** start PROVIDED DATA **

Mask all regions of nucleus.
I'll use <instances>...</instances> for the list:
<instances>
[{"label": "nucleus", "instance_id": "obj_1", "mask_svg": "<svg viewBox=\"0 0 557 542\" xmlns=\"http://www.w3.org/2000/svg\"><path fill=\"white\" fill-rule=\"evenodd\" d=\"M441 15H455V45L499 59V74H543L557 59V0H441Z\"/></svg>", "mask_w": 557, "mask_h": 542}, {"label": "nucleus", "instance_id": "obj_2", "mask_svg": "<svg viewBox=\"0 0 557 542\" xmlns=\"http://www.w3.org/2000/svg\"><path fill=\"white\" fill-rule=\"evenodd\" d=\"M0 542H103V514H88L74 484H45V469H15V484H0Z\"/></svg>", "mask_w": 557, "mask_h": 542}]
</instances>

** end PROVIDED DATA **

* [BRIEF] Return the data above unchanged, character for character.

* [COMPLETE RESPONSE]
Mask all regions of nucleus.
I'll use <instances>...</instances> for the list:
<instances>
[{"label": "nucleus", "instance_id": "obj_1", "mask_svg": "<svg viewBox=\"0 0 557 542\" xmlns=\"http://www.w3.org/2000/svg\"><path fill=\"white\" fill-rule=\"evenodd\" d=\"M441 15H455V45L499 59V74H543L557 59V0H441Z\"/></svg>", "mask_w": 557, "mask_h": 542}, {"label": "nucleus", "instance_id": "obj_2", "mask_svg": "<svg viewBox=\"0 0 557 542\" xmlns=\"http://www.w3.org/2000/svg\"><path fill=\"white\" fill-rule=\"evenodd\" d=\"M0 542H103V514H88L74 484H45V469H15V484H0Z\"/></svg>", "mask_w": 557, "mask_h": 542}]
</instances>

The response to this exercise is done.